[Quoted passage]
----------------------------------------
It’s cancer. Biomarker testing may help guide your personal care plan
Oncologist and scientific AVP Dr. Alexandra Snyder Charen explains why biomarkers are critical to help us reveal what’s driving the cancer and how we approach it
May 19, 2021
Biomarkers are changing the way we approach cancer. They provide important genetic and tumor information that can lead to a more targeted – or personalized – cancer care plan. Biomarker testing after a cancer diagnosis is an important next step.
“Something I’ve found with my patients is that they want to know they’re getting the best treatment specifically for them – not just for a person with their diagnosis. And, biomarkers help do that. In many cases, they help us understand the particular tumor in an individual so that we can better determine how to care for that person in a way that’s most likely to be successful for them,” says Dr. Alexandra (Alex) Snyder Charen, oncologist and scientific AVP, clinical research, oncology early development, who continues to see patients on a voluntary basis.
What are biomarkers?
Biomarkers are biological molecules found in blood or tissues that can serve as signs to help better understand a condition or disease. In cancer, these biomarkers help us understand what’s driving the cancer and how we approach it.
Testing for oncology biomarkers after a cancer diagnosis may involve taking a blood test or often involves taking a little piece of the tumor – usually from the biopsy used to make the cancer diagnosis – and testing the proteins on the tumor and/or the genes in the tumor to look for known biomarkers.
“Biomarkers help characterize a given cancer in more detail. You can kind of think about the biomarker as a signal of the Achilles heel – the weakness – of the cancer,” says Alex. “And these ‘predictive biomarkers’ tell us how likely it is that an individual will respond to a specific treatment.”
According to Alex, this represents an evolution from when we thought “breast cancer” was simply “breast cancer” or “lung cancer” was simply “lung cancer.”
Alex explains, “Over the last 20 to 25 years, we’ve really come to understand that ‘cancer’ incorporates a very diverse set of diseases. The field of breast cancer was arguably the first to realize that there are many types of breast cancer, and that certain tests could help figure out how aggressive the disease was and how likely it was to recur if it were localized. Ultimately, those tests developed alongside treatments into ways to help determine a more personalized approach.”
She continues, “now we’re thinking about more types of cancers like lung, stomach or colon, among others – and how they can be distinct depending on what biomarkers they have.”
Some biomarkers are specific to certain tumor types
“Within each of the organ-specific cancers – for example, breast or lung – there are usually biomarkers that help tell us what kind of breast cancer or lung cancer it is,” says Alex.
----------------------------------------
[Source data]
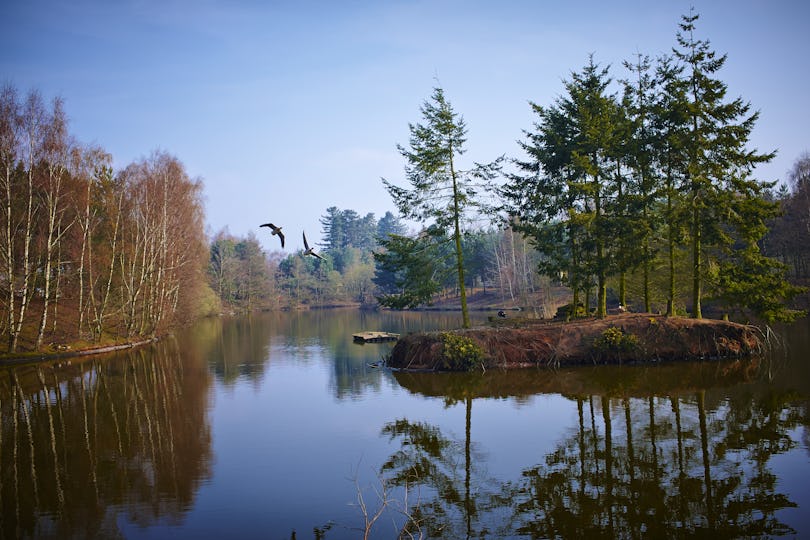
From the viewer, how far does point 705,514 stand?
972cm

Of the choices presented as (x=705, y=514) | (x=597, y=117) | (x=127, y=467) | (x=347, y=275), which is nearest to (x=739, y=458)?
(x=705, y=514)

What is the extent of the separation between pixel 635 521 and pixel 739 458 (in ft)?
14.9

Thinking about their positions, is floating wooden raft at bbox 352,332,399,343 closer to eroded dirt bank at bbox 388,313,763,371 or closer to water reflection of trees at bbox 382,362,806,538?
eroded dirt bank at bbox 388,313,763,371

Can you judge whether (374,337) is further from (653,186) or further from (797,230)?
(797,230)

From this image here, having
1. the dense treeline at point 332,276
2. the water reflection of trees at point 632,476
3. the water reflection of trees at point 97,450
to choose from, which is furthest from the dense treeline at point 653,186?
the dense treeline at point 332,276

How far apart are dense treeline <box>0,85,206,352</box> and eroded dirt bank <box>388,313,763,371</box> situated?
21775 millimetres

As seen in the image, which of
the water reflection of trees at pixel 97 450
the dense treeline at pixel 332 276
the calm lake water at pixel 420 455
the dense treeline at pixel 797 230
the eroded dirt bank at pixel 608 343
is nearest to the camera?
the calm lake water at pixel 420 455

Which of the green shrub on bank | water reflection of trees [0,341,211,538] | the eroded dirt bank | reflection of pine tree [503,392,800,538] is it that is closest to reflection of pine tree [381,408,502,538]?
reflection of pine tree [503,392,800,538]

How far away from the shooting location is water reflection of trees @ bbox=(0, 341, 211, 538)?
35.4 feet

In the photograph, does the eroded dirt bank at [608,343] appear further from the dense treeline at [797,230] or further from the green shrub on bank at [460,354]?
the dense treeline at [797,230]

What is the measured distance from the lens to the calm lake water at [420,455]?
394 inches

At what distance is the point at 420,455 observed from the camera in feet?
46.2

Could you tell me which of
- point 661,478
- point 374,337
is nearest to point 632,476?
point 661,478

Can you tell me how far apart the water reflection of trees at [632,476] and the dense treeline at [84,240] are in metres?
25.9
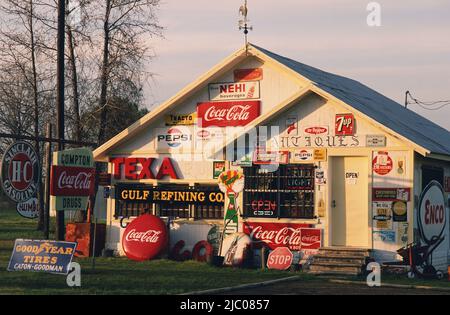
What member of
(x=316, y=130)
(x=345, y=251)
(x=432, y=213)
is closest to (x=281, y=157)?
(x=316, y=130)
----------------------------------------
[Directions]
1. Reproduce the passage from the biomarker testing article starting with "Testing for oncology" and going on through "for known biomarkers.".
2. Carry on the article about cancer biomarker testing from the point where it stops.

[Outputs for the tasks]
1.
Testing for oncology biomarkers after a cancer diagnosis may involve taking a blood test or often involves taking a little piece of the tumor – usually from the biopsy used to make the cancer diagnosis – and testing the proteins on the tumor and/or the genes in the tumor to look for known biomarkers.

2.
“With that biomarker information, we may be able to tailor an approach for the patient sitting in front of me.”
Interestingly, some biomarkers can be found in different tumor types, regardless of where the tumor first developed; they’re sometimes called “pan-tumor” or “tumor-agnostic.” Approaching cancer care based on the cancer’s genetic and molecular features without regard to the cancer type or where the cancer started in the body is a fundamental shift in the way we’re thinking about cancer.
“While pan-tumor biomarkers are not as common, they remain an important focus of our research because they represent a significant number of cancer cases – and lives,” says Alex.
Zeroing in on the Achilles heels of cancers
Our company has been at the forefront of research to advance the understanding of biomarkers for cancer.
“We continue to delve into the biology of all the different types of tumors we see to figure out their Achilles heels, how to measure them, and how to design drugs that target those weaknesses,” explains Alex. “And that’s what we want for every patient. We want a biomarker that can direct us to a medicine or combination of medicines that may help every patient with cancer.”
But for these medicines to be an option, biomarker testing is key, and that means discussing it with your doctor.
Alex says the bottom line is — if you’ve been diagnosed with cancer, ask your doctor some important questions:
Is there a way in which biomarker testing could help guide my treatment?
Is there any chance there’s an inherited risk for my cancer that we should test for and, if so, should we do genetic testing?
“I think there’s definitely reason to be hopeful because biomarker-guided care is helping people,” says Alex. “It’s clear that that’s the case. It’s just that we need to do more biomarker testing today and keep studying the biomarkers of tomorrow so we can develop truly personalized plans to care for every patient.”